Opera Philadelphia President and General Manager David B. Devan, tenor Lawrence Brownlee and Apollo Theater President & CEO Jonelle Procope pose with the Charlie Parker plaque outside the Apollo Theater. Photos by V.W.
“It’s been a great learning experience that I can even take elements of what I’ve learned in my studies and take it over to classical music, as far as the flexibility of the instrument and the voice."
The tenor is recalling his experiences portraying the famed saxophonist and composer in an opera based on his life. “Charlie Parker’s YARDBIRD” has its New York premiere tonight (at 8) at the Apollo, a venue that has history with CP. The opera had its world premiere last year at Opera Philadelphia and is now on the road.
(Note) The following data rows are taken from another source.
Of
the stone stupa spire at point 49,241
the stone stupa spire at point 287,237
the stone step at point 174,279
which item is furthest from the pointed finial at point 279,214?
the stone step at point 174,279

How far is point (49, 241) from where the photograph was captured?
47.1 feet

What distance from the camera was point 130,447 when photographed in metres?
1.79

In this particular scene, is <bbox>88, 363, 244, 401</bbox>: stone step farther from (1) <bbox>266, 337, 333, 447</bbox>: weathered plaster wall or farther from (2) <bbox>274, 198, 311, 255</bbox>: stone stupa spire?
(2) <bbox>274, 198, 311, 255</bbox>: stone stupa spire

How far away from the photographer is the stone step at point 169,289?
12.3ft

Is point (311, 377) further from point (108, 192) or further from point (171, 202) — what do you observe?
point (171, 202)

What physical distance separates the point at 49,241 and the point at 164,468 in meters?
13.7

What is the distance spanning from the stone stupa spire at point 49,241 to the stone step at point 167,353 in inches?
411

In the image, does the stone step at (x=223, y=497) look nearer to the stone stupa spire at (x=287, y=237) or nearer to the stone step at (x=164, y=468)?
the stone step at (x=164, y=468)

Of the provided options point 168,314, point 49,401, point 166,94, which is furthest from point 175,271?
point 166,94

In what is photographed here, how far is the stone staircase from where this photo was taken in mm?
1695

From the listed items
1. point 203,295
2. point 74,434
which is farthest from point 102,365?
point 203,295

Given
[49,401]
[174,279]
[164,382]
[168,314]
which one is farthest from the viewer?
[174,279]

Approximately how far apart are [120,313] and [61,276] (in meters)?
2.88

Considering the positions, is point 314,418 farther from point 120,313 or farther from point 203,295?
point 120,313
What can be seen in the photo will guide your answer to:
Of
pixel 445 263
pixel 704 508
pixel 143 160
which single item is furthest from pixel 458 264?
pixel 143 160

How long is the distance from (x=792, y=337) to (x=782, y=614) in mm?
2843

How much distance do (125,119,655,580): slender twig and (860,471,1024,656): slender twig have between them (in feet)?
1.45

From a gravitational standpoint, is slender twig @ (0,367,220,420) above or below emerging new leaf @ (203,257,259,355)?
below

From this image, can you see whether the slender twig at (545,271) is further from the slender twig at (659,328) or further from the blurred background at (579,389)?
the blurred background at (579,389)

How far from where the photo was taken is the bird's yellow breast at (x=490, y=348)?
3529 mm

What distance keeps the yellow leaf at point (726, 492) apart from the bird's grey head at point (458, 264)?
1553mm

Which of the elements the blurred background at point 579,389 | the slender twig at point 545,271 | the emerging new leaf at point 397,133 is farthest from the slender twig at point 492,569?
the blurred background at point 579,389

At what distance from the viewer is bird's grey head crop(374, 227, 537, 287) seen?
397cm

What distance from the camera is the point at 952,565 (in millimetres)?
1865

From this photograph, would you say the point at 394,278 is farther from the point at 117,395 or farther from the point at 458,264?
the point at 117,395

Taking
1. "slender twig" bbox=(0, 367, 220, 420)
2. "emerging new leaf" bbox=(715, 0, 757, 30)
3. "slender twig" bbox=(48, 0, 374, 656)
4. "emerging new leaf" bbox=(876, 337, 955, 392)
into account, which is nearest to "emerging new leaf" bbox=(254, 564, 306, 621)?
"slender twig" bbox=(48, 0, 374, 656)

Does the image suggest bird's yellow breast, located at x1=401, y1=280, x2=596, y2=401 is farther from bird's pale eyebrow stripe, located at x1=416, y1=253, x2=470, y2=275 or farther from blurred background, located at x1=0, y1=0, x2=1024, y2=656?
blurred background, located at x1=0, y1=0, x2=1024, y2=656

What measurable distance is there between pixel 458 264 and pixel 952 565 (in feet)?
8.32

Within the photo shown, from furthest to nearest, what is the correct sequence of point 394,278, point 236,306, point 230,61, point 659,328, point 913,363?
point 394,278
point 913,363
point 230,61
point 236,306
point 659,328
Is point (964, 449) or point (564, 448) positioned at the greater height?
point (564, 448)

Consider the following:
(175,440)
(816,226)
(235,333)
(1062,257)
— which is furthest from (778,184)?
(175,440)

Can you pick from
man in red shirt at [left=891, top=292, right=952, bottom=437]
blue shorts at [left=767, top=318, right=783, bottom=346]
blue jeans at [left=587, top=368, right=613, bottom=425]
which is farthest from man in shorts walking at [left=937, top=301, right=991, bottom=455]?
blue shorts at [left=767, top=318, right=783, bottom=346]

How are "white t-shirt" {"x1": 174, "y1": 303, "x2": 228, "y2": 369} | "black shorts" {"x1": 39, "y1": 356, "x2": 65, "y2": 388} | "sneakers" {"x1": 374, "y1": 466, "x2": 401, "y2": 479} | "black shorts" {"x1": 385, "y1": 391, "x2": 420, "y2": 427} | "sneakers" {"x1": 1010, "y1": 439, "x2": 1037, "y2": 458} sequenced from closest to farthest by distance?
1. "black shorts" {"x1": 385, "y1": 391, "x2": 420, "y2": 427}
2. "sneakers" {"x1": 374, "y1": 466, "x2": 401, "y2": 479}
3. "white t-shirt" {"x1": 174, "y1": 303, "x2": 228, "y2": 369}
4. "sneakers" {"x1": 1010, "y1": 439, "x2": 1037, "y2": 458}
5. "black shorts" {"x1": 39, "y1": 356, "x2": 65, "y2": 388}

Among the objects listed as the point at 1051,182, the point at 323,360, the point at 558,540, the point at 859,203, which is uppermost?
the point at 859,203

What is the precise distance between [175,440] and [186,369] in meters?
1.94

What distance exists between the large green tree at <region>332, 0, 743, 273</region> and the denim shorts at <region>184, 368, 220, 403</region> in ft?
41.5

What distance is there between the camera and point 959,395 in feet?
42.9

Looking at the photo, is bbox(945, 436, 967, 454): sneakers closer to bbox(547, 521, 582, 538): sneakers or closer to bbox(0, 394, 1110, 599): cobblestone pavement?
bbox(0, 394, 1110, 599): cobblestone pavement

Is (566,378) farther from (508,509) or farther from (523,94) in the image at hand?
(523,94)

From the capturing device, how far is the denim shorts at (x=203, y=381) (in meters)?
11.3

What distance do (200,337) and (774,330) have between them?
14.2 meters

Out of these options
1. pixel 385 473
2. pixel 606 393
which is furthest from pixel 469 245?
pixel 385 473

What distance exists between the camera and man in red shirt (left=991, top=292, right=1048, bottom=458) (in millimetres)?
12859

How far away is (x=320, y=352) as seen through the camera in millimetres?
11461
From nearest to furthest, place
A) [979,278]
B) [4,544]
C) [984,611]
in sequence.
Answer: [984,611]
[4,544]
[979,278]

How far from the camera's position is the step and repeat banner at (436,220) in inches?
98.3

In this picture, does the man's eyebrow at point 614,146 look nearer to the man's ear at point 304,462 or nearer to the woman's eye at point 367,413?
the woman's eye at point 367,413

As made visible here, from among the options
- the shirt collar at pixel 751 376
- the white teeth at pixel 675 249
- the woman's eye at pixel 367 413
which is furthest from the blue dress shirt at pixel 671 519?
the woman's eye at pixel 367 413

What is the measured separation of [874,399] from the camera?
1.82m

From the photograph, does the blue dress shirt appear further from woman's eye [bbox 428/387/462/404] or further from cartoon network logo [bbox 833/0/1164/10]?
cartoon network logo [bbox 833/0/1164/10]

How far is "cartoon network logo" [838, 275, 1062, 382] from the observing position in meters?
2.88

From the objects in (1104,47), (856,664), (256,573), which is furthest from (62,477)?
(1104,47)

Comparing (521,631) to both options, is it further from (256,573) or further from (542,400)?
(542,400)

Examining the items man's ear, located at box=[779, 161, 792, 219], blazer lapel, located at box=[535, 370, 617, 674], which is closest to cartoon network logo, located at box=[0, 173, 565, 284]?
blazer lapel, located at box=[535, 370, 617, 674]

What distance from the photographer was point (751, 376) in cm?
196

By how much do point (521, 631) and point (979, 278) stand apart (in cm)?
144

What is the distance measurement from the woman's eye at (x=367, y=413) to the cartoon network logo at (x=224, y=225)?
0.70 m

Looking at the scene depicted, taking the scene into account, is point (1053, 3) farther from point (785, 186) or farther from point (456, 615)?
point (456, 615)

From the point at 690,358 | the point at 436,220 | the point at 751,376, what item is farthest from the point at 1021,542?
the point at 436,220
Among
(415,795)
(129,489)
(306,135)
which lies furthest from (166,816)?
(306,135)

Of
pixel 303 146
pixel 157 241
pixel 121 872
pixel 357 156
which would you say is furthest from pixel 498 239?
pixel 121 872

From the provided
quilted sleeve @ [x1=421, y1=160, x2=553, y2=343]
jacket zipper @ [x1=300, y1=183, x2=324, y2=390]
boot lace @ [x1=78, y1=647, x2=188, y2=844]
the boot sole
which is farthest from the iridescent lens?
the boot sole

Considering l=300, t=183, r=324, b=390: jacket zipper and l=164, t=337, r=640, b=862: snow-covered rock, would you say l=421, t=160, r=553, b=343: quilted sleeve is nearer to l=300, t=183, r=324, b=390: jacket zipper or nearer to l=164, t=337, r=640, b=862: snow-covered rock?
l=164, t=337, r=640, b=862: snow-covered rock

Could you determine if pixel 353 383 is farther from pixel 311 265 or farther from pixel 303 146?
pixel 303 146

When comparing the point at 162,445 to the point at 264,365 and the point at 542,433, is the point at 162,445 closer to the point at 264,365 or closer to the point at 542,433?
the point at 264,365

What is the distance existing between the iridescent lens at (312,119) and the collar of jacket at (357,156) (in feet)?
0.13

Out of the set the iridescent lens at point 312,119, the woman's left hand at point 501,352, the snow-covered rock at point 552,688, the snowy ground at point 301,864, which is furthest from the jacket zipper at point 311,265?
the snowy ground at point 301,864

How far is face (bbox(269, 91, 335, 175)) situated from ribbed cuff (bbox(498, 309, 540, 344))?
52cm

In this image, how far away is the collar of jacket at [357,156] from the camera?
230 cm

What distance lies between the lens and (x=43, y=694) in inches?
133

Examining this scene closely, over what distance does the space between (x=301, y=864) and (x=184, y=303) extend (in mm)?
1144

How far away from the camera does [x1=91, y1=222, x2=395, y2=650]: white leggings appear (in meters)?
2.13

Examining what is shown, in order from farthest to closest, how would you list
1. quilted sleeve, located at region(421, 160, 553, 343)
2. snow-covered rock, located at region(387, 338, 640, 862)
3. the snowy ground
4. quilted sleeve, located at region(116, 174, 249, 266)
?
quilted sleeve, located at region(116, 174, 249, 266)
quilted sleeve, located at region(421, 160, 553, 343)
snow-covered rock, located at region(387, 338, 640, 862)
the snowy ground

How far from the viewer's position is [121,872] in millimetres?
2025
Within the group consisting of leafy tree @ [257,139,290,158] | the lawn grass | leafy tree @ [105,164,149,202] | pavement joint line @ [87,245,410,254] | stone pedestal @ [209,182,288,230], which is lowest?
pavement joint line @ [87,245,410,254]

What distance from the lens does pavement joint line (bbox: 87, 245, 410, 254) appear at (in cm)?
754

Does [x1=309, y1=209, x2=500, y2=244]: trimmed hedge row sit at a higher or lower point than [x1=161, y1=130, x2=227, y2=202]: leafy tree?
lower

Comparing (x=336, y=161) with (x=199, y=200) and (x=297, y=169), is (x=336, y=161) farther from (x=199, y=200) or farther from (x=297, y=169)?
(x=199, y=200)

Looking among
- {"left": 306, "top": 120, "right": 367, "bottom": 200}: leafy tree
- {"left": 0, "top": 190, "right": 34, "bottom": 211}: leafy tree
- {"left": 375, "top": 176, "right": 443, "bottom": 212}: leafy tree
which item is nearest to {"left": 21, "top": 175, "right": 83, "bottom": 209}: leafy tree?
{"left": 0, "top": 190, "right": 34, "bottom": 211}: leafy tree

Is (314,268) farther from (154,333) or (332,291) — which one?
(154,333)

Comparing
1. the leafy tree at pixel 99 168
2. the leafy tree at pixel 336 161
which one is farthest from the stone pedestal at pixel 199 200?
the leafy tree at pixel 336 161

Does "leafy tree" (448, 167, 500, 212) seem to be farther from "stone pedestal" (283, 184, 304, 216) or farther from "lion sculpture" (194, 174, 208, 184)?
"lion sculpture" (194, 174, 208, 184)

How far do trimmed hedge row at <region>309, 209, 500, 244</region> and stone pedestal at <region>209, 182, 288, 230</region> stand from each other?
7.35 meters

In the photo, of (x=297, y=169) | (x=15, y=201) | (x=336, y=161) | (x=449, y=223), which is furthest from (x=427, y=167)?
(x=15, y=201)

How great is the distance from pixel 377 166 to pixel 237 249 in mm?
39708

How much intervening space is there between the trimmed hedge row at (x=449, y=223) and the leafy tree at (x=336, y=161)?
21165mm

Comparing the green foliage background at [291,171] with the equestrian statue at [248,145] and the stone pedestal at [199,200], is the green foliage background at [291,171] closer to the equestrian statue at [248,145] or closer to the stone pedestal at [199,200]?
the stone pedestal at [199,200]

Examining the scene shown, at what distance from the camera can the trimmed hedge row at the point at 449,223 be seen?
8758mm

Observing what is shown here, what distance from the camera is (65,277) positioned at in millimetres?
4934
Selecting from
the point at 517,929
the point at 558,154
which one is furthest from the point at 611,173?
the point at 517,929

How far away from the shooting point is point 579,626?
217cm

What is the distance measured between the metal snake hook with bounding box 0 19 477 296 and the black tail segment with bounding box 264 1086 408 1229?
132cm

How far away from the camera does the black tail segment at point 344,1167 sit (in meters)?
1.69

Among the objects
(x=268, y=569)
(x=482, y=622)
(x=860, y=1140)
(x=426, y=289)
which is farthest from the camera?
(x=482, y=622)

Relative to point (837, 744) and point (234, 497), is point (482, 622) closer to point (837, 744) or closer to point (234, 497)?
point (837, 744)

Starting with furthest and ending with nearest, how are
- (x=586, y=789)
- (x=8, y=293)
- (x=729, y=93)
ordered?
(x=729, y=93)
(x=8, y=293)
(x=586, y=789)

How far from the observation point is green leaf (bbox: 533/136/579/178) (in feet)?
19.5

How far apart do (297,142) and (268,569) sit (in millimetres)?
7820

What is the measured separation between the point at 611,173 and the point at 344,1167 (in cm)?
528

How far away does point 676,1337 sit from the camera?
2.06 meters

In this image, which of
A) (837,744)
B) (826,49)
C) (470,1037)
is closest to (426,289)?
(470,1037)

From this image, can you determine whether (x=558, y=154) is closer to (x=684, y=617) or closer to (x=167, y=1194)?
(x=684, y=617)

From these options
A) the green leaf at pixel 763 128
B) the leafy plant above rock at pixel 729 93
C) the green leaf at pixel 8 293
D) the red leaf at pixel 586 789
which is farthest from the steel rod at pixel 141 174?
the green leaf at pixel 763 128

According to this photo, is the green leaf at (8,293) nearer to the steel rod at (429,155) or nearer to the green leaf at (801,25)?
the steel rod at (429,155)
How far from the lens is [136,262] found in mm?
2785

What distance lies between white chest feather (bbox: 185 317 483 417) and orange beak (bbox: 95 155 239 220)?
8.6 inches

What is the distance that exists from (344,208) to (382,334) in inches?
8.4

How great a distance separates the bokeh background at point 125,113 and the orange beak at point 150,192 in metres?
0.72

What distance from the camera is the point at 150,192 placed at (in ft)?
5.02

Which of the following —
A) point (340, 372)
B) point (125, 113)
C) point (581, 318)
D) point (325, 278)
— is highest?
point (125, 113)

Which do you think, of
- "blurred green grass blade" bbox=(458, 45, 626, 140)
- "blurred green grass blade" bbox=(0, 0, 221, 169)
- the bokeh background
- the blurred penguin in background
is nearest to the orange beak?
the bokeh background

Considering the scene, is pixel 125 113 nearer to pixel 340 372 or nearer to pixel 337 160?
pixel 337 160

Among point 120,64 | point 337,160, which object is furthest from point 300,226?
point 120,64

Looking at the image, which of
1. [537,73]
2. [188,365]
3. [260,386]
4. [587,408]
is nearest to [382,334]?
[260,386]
“Charlie Parker’s YARDBIRD,” a co-production of Opera Philadelphia and the Apollo, also builds on the history of the latter organization. It is the first time an opera will be performed on its hallowed stages.
As it continues its mission to make itself even greater than it was in its heyday, the Apollo misses few opportunities to cross-market.
On Wednesday, it inducted Kansas City native, CP, into its Walk of Fame. Among those in attendance was Jimmy Heath, who played with the man. A legend himself, JH waxed poetic in his remarks: Bird is the word / The music we all heard/ He made it clear / And his spirit is still here. The musician-composer also performed a little CP during the reception.
The plaque bearing the name of Charlie Parker will soon be placed outside the Apollo Theater on the Walk of Fame.
In his remarks, the young man portraying CP on stage tonight was eloquent and reverent: “…And yes, he had his failings and his addictions. But as we take this induction ceremony to pay tribute and immortalize the one-of-a-kind, undisputed and far-reaching musical legacy that Bird has left for us, let us also remember the man himself and the humanity he embodied.”
“Charlie Parker’s YARDBIRD” is a part of that legacy and a role composer Daniel Schnyder conceived with LB in mind. Yes, it has been fun but not without certain difficulties. Unlike singers who stay in a “nice and neat two-octave range,” LB says, jazz musicians work at the margins, the extremes.
“In this, I am challenged because I have to sing at the very top of my range and at the very bottom of my range … Finding colors. Finding shade. Phrasing. Punctuation in a very healthy, technical way,” he explains.
“Not something that’s so technical that it doesn’t sound fluid, so that’s the thing we are looking for. Fluidity in a certain mastery of our own in our instrument that jazz musicians have.”
If one puts any stock in reviews, LB has no issues with fluidity. In fact, even the harshest critics of “Charlie Parker’s YARDBIRD” have not taken issue with the singing of LB, Will Liverman (Dizzy Gillespie) and others in the cast.
Tenor Lawrence Brownlee poses with a Charlie Parker saxophone and Walk of Fame plaque outside the Apollo Theater.
This is a good omen for a traveling production. Next year, Chicago. Who’s to say where after New York. A star in the opera world, LB says prior engagements will prevent him from reprising his role at every stop. He is committed, however, to traveling with “Charlie Parker’s YARDBIRD” when possible.
“It was written with me in mind, so it’s something that is close to my heart. I hope to be a part of it as much as I can.”